Thirdly, employment losses are imminent during a recession, and the financial industry will be under a lot of pressure from non-performing loans. With 2.5 million new workers entering the labor force each year, the economy’s current structure is incapable of offering young people meaningful employment options.

In order to export human resources to aging nations like Japan and Germany, Pakistan must prioritize and invest in knowledge-based professions like nursing and IT. This will not only relieve job-related pressure but also increase the number of remittances.

In the stock market and real estate industries, more losses are anticipated, but both of these industries are connected to the wealthier sections of society. Due to a decreased reliance on bank loans, Pakistan’s economy, which depends heavily on informal transactions, may be able to protect small and medium-sized businesses from some of the recessionary shocks.

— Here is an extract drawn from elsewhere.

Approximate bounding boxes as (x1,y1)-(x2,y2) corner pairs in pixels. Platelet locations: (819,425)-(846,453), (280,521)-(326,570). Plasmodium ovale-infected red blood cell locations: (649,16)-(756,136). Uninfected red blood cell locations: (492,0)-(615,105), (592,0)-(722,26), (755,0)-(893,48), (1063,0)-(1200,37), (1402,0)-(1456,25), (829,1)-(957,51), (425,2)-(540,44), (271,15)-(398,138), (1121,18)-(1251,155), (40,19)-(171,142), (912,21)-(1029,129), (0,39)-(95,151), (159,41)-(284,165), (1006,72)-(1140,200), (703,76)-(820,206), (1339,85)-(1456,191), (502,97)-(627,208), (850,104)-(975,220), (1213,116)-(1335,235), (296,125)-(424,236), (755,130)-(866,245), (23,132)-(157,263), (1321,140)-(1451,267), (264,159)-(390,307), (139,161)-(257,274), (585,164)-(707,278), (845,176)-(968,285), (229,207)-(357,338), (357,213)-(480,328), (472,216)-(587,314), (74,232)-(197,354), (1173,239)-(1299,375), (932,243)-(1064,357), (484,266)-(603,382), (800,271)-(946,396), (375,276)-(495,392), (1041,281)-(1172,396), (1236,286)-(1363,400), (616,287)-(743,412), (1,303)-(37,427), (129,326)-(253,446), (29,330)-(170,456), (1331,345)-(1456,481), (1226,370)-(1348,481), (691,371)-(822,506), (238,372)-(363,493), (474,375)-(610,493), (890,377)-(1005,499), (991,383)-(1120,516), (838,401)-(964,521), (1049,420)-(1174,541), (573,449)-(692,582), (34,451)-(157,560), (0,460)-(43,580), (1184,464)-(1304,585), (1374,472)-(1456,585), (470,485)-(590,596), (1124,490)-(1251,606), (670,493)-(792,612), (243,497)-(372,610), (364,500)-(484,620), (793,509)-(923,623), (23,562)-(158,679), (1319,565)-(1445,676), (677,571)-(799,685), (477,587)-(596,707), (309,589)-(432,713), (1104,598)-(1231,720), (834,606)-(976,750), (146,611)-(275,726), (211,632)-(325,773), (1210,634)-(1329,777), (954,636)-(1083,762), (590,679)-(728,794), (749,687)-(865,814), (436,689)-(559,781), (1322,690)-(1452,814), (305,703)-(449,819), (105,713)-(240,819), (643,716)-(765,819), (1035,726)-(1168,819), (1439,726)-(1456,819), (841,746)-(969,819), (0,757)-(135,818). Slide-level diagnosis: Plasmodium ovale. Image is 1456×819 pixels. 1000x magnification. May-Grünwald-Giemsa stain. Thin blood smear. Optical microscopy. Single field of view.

The only realistic course of action during the recession will be to reduce non-essential imports and reliance on oil, practice energy conservation, and sell strategic shares in successful state-owned businesses to earn foreign currency. It will be necessary to develop incentives to boost manufacturing productivity and the production of essential foods.

In order to achieve crucial reforms to diversify the economy’s structure and create a robust economy, the ruling elite should think about reorienting their policy priorities away from populist infrastructure projects and toward targeted subsidies and delegated institutional arrangements.